Win10, GTX 1050 Ti, CUDA 12.1, VS 2017
part of error messages I post below
my questions are:
- the 481th line of codebook.cu is
loop << <grid_size, REDUCE_ADD_WIDTH, REDUCE_ADD_WIDTH * sizeof(uint64_t) >> >, so the invalid global write located inside the global function “loop”?
- “Address 0x180080bd60 is out of bounds” means the program tried to write to 0x180080bd60? If so, how to find who tried to write to the address
- As for error 719 from cudaMemcpy and cudaFree, it only occures in memcheck, otherwise no error is reported. So is this really an error, or something about tdrdelay?

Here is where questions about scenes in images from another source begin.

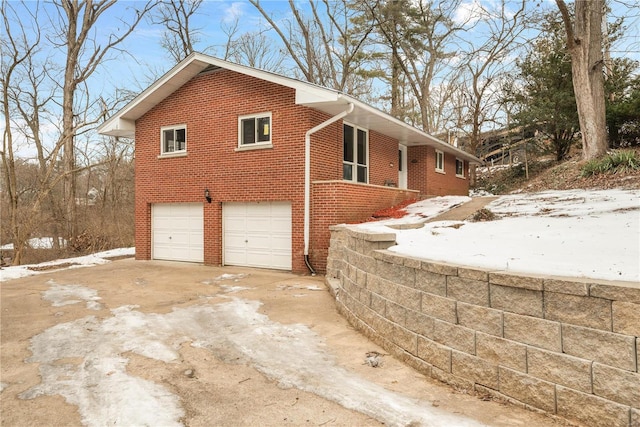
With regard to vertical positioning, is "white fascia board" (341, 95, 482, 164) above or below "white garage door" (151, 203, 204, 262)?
above

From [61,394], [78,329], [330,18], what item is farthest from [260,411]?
[330,18]

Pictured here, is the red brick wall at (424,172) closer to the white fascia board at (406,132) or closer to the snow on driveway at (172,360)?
the white fascia board at (406,132)

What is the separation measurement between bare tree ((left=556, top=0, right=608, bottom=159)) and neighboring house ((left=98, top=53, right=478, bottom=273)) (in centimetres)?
661

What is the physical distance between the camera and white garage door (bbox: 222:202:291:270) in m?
9.86

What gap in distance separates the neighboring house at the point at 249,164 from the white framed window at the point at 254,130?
0.09 feet

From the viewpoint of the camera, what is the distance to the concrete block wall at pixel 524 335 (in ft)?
7.93

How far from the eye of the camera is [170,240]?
1172 cm

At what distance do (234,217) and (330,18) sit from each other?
53.4 ft

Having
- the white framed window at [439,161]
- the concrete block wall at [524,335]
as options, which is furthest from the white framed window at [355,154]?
the concrete block wall at [524,335]

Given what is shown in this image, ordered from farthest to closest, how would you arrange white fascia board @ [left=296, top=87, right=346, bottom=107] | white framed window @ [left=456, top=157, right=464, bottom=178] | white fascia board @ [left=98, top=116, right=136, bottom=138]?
1. white framed window @ [left=456, top=157, right=464, bottom=178]
2. white fascia board @ [left=98, top=116, right=136, bottom=138]
3. white fascia board @ [left=296, top=87, right=346, bottom=107]

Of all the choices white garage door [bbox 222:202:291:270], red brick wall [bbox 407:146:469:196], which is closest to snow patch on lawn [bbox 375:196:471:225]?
red brick wall [bbox 407:146:469:196]

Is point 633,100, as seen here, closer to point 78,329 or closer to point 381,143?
point 381,143

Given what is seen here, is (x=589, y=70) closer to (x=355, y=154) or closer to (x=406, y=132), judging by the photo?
(x=406, y=132)

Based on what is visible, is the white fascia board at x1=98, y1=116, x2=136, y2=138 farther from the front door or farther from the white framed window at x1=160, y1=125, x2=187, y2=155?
the front door
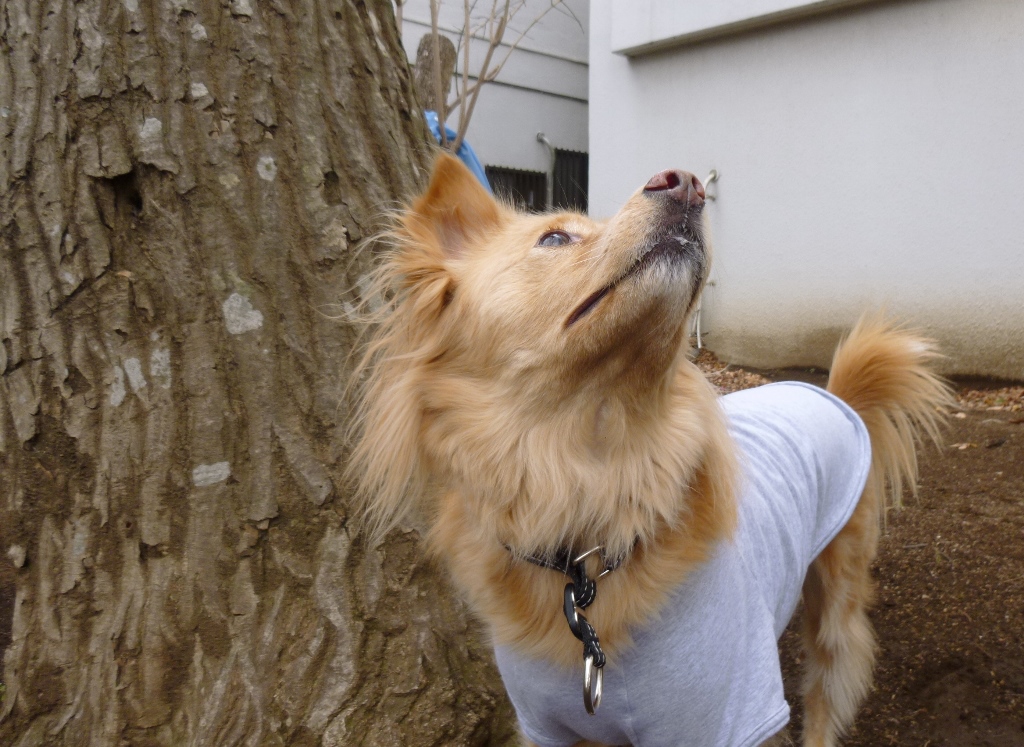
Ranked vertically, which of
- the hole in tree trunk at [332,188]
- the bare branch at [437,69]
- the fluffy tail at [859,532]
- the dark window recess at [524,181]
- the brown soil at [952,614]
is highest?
the bare branch at [437,69]

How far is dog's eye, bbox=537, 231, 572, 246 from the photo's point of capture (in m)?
1.87

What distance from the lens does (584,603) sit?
166cm

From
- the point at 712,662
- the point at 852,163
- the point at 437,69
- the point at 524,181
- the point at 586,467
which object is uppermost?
the point at 437,69

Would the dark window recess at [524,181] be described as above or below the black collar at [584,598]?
above

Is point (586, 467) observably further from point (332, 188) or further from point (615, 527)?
point (332, 188)

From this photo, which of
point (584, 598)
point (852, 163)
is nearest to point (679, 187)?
point (584, 598)

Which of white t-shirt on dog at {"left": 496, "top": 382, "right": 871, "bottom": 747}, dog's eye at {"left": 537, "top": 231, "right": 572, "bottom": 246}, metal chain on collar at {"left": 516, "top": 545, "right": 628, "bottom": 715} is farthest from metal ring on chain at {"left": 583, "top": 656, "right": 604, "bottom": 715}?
dog's eye at {"left": 537, "top": 231, "right": 572, "bottom": 246}

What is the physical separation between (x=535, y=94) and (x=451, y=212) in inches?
323

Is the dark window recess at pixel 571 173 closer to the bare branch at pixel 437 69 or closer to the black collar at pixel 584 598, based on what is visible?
the bare branch at pixel 437 69

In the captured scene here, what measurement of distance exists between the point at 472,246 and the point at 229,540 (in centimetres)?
104

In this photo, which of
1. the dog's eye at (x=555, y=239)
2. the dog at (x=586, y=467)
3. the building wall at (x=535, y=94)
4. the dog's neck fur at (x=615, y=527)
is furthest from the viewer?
the building wall at (x=535, y=94)

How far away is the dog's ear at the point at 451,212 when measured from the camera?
207cm

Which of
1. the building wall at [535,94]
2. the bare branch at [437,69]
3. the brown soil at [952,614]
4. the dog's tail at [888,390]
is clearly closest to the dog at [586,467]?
the dog's tail at [888,390]

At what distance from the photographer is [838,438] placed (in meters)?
2.46
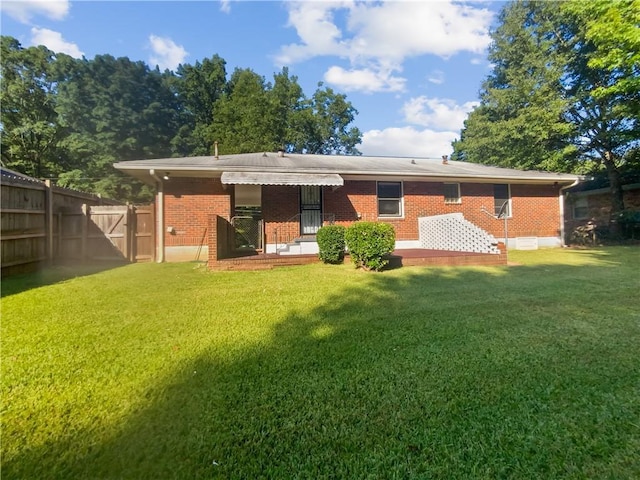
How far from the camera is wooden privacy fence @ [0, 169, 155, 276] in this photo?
25.6ft

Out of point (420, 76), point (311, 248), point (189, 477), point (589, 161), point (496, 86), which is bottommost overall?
point (189, 477)

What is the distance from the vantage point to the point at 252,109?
29516 mm

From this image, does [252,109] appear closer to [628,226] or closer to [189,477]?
[628,226]

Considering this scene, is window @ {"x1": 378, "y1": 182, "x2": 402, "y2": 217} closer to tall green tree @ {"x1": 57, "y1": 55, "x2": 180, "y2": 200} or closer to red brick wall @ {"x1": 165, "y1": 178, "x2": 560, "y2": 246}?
red brick wall @ {"x1": 165, "y1": 178, "x2": 560, "y2": 246}

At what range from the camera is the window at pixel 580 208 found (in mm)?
19344

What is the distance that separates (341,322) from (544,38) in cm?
2466

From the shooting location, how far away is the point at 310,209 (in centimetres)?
1214

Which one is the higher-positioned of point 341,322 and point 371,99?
point 371,99

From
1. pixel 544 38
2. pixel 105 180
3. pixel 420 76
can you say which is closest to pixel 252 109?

========= Invalid __global__ write of size 4 bytes ========= at 0x13c8 in G:/cuda/codebook.cu:481:solution(etc1s_optimizer_state_tag *, int, unsigned int, const rgba *, const unsigned int *, etc1s_optimizer_solution_coordinates_tag, etc1s_optimizer_potential_solution_tag *, etc1s_optimizer_potential_solution_tag *) ========= by thread (2,0,0) in block (36,0,0) ========= Address 0x180080bd60 is out of bounds ========= and is 47,969 bytes after the nearest allocation at 0x1800800000 of size 512 bytes ========= Device Frame:G:/cuda/codebook.cu:667:fit(unsigned int, etc1s_optimizer_state_tag *, encode_etc1s_param_struct_tag, unsigned int, const rgba *, const unsigned int *) [0xf90] ========= Device Frame:G:/cuda/codebook.cu:740:cluster(encode_etc1s_param_struct_tag, const pixel_cluster_tag *, const rgba *, const unsigned int *, etc_block_tag *, int) [0x978] ========= Saved host backtrace up to driver entry point at kernel launch time ========= Host Frame:cuEventRecordWithFlags [0x7ff972c54db8] ========= in C:\Windows\system32\DriverStore\FileRepository\nv_dispui.inf_amd64_c3352d3df1cf4d8c\nvcuda64.dll ...... ...... ========= Program hit cudaErrorLaunchFailure (error 719) due to "unspecified launch failure" on CUDA API call to cudaMemcpy. ...... ...... ========= Program hit cudaErrorLaunchFailure (error 719) due to "unspecified launch failure" on CUDA API call to cudaFree.